Service de Chirurgie du Membre Supérieur, Pôle de Chirurgie Orthopédique et de Traumatologie, Hôpital Hautepierre 2 - CHU Strasbourg, Avenue Molière, 67000 Strasbourg, France.
Service de Chirurgie du Membre Supérieur, Pôle de Chirurgie Orthopédique et de Traumatologie, Hôpital Hautepierre 2 - CHU Strasbourg, Avenue Molière, 67000 Strasbourg, France.
Orthop Traumatol Surg Res. 2021 Apr;107(2):102814. doi: 10.1016/j.otsr.2021.102814. Epub 2021 Jan 19.
One of the treatment options for comminuted radial head fractures is radial head arthroplasty (RHA), especially when the elbow is also dislocated. While the clinical outcomes of RHA have been well documented, the incidence of post-traumatic osteoarthritis after RHA and its risk factors are not well known.
To determine the incidence of post-traumatic elbow osteoarthritis (humeroulnar and humeroradial joints) after RHA and identify its risk factors.
All patients who underwent RHA at our hospital between 2008 and 2016 were included retrospectively. The inclusion criteria were primary RHA, recent radial head fracture (isolated or associated with elbow dislocation), minimum 1 year of follow-up, clinical and radiographic examination at final assessment. The exclusion criteria were pre-existing elbow osteoarthritis, RHA revision, multiple fractures of the ipsilateral upper limb or polytrauma. The final assessment consisted of a clinical examination [joint range of motion (ROM) and Mayo Elbow Performance Score (MEPS)] and standard radiographs. The correlation between the incidence and severity of osteoarthritis and various risk factors was determined.
Seventy-three patients were included in the analysis with a mean age of 56 years (21-85). The injuries consisted of 41 terrible triad, 15 isolated radial head fractures, 11 Monteggia fractures and 6 transolecranon fracture-dislocations. The mean follow-up was 3.4 years (1-10.9). At the final assessment, osteoarthritis was visible in the humeroulnar compartment in 56% of cases and in the humeroradial compartment in 72% of cases. There was a statistical correlation between the presence of humeroulnar osteoarthritis at the final assessment and ROM in flexion-extension (p=0.003), MEPS (p<0.001), duration of immobilization (p=0.03) and presence of posterior subluxation on immediate postoperative radiographs (p=0.012). The correlation between humeroradial osteoarthritis at the final assessment and ROM in flexion-extension (p=0.0054), RHA implant position (p<0.01), and unipolar configuration (p=0.027) was statistically significant.
In our study, elbow osteoarthritis incidence after RHA was 56% in the humeroulnar joint and 72% in the humeroradial joint. RHA implant placement, posterior subluxation immediately postoperative and the duration of immobilization were significantly corelated with osteoarthritis.

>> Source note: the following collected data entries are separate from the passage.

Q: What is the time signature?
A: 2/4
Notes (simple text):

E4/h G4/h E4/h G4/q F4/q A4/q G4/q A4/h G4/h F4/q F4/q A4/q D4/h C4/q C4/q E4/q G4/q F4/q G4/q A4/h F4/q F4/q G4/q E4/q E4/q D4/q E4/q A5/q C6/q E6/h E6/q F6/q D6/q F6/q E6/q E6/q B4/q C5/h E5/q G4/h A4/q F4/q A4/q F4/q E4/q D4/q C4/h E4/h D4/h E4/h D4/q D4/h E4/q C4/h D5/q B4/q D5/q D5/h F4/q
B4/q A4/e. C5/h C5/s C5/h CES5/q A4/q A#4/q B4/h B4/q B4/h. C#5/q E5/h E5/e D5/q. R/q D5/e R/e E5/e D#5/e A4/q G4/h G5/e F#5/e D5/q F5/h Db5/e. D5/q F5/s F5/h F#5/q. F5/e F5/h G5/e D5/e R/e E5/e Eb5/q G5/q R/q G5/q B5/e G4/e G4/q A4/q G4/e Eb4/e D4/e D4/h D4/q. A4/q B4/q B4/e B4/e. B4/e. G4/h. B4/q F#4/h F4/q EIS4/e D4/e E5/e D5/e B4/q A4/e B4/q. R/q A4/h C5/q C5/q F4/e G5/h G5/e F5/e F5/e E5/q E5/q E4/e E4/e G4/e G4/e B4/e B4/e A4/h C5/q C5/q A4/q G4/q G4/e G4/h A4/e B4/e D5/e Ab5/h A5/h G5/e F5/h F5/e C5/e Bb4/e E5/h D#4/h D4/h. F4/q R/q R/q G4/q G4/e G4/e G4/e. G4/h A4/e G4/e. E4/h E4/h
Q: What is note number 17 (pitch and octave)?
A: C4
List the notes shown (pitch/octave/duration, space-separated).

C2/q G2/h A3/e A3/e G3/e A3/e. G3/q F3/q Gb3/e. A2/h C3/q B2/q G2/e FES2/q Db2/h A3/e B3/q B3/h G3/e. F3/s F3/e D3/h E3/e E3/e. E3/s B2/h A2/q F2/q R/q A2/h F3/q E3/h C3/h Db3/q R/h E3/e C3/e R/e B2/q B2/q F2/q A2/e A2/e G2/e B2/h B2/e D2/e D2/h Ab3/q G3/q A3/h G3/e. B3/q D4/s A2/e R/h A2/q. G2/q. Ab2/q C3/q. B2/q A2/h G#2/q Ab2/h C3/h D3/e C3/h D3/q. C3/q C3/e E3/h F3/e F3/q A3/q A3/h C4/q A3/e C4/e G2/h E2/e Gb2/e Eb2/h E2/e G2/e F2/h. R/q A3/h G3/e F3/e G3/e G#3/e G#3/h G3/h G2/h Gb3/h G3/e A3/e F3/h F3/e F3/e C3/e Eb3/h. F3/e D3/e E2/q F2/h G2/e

IV; case series without control group.
粉碎性桡骨头骨折的治疗选择之一是桡骨头置换术(RHA),尤其是当肘部也脱位时。虽然 RHA 的临床结果已有很好的记录,但 RHA 后创伤性肘关节炎的发生率及其危险因素尚不清楚。
确定 RHA 后桡骨头置换术后创伤后肘关节炎(肱尺和肱桡关节)的发生率,并确定其危险因素。
回顾性纳入 2008 年至 2016 年在我院行 RHA 的所有患者。纳入标准为初次 RHA、近期桡骨头骨折(单独或伴肘关节脱位)、至少 1 年随访、最终评估时的临床和影像学检查。排除标准为:先前存在肘关节炎、RHA 翻修、同侧上肢多处骨折或多发伤。最终评估包括临床检查[关节活动度(ROM)和 Mayo 肘功能评分(MEPS)]和标准 X 线片。确定关节炎发生率和严重程度与各种危险因素之间的相关性。
73 例患者纳入分析,平均年龄 56 岁(21-85 岁)。损伤包括 41 例三联征、15 例单纯桡骨头骨折、11 例孟氏骨折和 6 例尺骨鹰嘴骨折脱位。平均随访 3.4 年(1-10.9 年)。最终评估时,56%的病例出现肱尺关节骨关节炎,72%的病例出现肱桡关节骨关节炎。最终评估时肱尺关节炎的存在与屈伸 ROM(p=0.003)、MEPS(p<0.001)、固定时间(p=0.03)和术后即刻 X 线片上的后脱位(p=0.012)存在统计学相关性。最终评估时肱桡关节炎与屈伸 ROM(p=0.0054)、RHA 植入物位置(p<0.01)和单极构型(p=0.027)之间存在统计学显著相关性。
在我们的研究中,RHA 后肘关节骨关节炎的发生率在肱尺关节为 56%,在肱桡关节为 72%。RHA 植入物位置、术后即刻后脱位和固定时间与骨关节炎显著相关。
IV;无对照组的病例系列研究。